◆ Task description ◆
Reproduce the listing from the line containing "Upon observing this" through the line containing "3078 centimetres", both included. Leave the pictures out of your answer.

◆ Data extract ◆
○ ○ ○ ○ ○ ○ ○

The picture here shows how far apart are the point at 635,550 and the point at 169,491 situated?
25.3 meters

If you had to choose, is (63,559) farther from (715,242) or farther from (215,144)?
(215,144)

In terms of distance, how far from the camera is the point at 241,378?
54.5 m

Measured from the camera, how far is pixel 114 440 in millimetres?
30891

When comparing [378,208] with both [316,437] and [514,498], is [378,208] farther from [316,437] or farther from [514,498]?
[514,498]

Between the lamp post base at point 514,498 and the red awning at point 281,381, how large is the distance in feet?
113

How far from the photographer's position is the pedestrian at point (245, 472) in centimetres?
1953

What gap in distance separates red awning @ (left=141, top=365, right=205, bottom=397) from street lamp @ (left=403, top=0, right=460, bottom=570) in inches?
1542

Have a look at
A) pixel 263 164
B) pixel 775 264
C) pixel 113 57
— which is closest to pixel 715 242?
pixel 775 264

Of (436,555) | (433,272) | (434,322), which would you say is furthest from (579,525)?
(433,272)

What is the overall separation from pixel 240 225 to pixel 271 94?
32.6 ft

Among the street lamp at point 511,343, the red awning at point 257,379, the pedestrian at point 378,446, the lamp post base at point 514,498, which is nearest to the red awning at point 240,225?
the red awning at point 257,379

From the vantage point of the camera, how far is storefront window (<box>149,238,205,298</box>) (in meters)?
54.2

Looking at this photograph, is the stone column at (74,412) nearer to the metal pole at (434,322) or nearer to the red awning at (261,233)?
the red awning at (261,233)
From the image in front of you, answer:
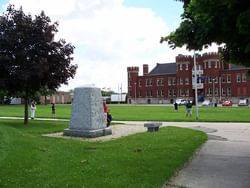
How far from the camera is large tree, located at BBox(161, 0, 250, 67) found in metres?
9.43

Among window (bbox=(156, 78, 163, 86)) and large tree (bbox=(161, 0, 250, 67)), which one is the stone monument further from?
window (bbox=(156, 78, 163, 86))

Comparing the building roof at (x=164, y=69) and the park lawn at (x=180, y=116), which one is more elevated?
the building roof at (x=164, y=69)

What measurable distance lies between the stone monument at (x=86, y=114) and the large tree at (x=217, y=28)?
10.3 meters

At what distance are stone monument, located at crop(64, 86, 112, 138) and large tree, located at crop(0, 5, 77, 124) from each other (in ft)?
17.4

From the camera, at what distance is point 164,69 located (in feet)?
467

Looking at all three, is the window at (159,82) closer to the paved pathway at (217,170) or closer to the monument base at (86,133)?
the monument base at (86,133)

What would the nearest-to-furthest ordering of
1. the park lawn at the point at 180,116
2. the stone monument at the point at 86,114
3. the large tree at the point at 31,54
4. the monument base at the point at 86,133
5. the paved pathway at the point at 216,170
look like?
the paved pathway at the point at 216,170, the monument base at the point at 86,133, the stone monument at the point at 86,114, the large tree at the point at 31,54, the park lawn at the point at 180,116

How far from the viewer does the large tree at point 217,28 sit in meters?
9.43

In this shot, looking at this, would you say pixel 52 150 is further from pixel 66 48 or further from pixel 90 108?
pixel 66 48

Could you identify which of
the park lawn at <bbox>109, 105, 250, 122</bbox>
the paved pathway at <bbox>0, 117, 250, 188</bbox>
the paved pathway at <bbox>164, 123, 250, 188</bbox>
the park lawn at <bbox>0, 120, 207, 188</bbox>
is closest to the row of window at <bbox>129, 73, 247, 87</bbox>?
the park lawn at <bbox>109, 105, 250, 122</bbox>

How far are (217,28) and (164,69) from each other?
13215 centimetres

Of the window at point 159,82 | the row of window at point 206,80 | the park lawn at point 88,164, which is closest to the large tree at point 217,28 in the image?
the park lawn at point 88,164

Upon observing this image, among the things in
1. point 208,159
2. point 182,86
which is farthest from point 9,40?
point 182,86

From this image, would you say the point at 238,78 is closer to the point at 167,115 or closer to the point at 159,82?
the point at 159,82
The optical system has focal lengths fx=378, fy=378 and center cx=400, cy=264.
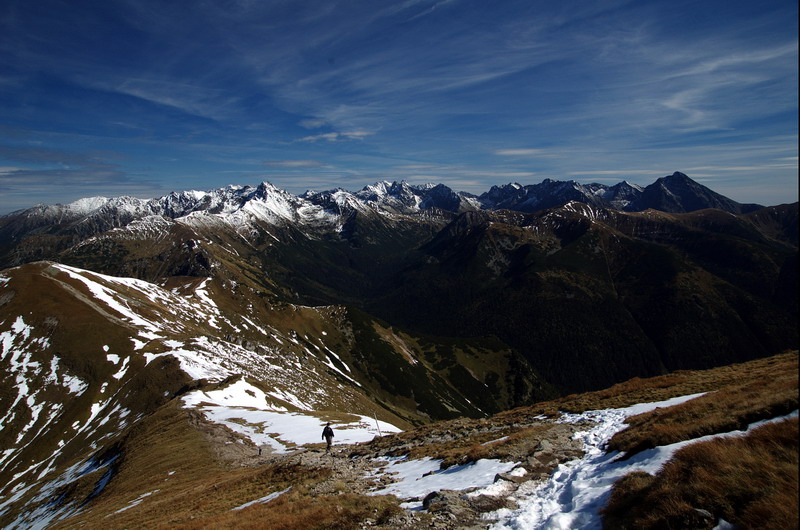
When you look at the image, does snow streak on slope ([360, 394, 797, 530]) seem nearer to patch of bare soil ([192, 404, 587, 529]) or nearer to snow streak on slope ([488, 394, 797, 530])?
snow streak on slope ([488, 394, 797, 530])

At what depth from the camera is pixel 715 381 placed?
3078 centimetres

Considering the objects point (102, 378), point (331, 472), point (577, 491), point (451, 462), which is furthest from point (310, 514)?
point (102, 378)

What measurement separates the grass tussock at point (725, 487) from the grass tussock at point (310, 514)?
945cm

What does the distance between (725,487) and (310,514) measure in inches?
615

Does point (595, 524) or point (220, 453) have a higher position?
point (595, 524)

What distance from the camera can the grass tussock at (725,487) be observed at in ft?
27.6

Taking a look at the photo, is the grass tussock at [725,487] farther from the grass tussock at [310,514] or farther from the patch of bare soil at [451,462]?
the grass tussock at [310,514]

○ ○ ○ ○ ○ ○ ○

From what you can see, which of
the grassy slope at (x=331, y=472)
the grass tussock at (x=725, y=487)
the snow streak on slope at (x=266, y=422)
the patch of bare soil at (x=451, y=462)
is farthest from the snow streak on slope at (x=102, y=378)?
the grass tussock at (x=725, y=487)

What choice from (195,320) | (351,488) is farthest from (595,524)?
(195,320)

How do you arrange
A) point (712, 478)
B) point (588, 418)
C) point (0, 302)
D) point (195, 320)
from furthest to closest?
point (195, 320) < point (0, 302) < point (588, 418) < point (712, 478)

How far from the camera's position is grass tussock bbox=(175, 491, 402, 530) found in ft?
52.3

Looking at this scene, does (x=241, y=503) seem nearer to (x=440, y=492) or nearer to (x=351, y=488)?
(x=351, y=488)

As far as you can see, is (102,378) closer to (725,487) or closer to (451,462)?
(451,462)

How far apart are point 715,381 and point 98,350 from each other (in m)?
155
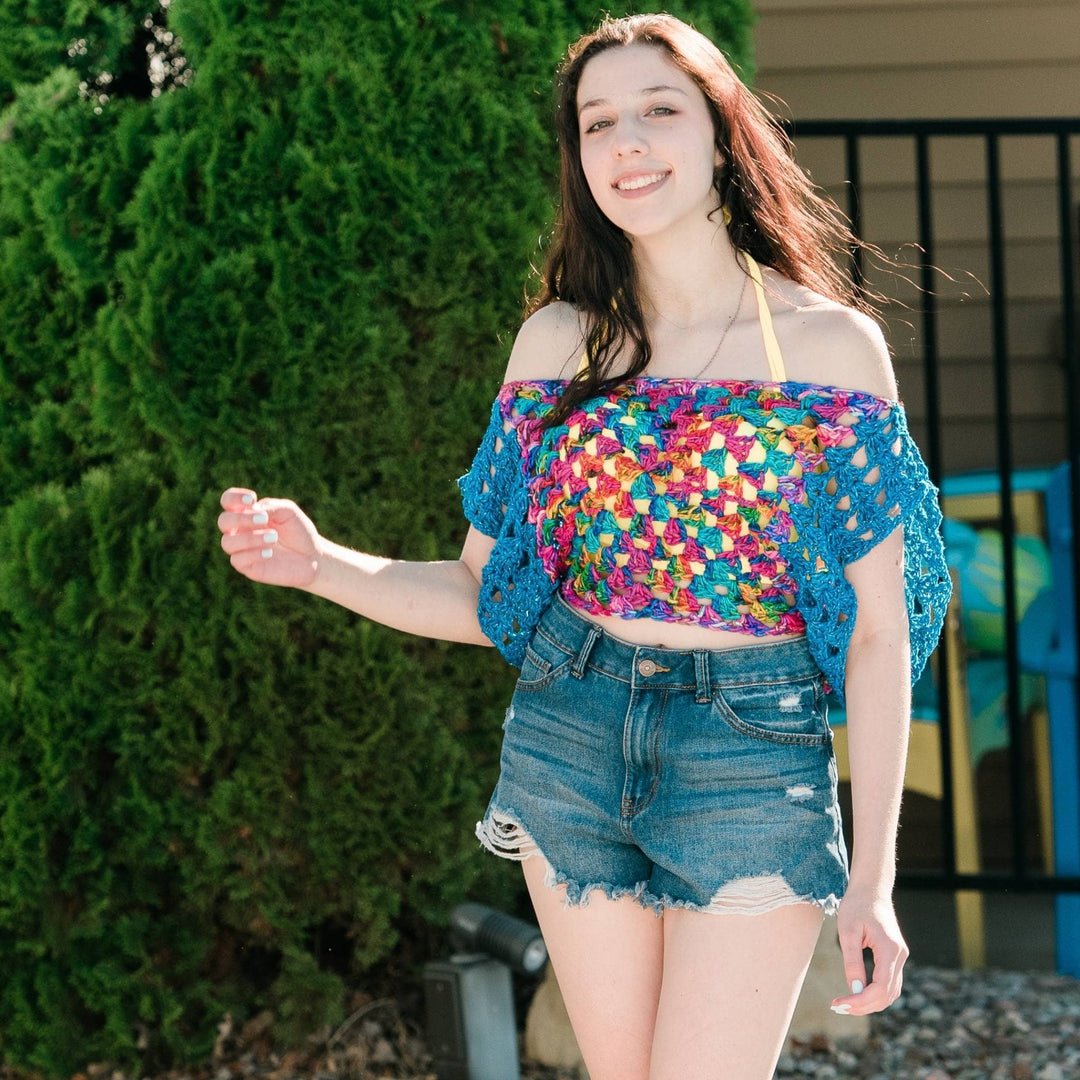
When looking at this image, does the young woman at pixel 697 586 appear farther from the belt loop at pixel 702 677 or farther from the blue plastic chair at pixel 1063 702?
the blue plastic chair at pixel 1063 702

○ ○ ○ ○ ○ ○ ○

◆ Response to this task ◆
Upon observing this image, among the things in
1. point 208,159
2. point 182,86
which is farthest from point 9,40?
point 182,86

From this image, would you say the point at 238,78 is closer to the point at 167,115 or closer to the point at 159,82?
the point at 159,82
The optical system has focal lengths fx=378, fy=378 and center cx=400, cy=264.
When you look at the image, does snow streak on slope ([360, 394, 797, 530]) seem nearer to patch of bare soil ([192, 404, 587, 529]) or nearer to snow streak on slope ([488, 394, 797, 530])?
snow streak on slope ([488, 394, 797, 530])

At what depth from the camera is pixel 715 381 placed?
3078 centimetres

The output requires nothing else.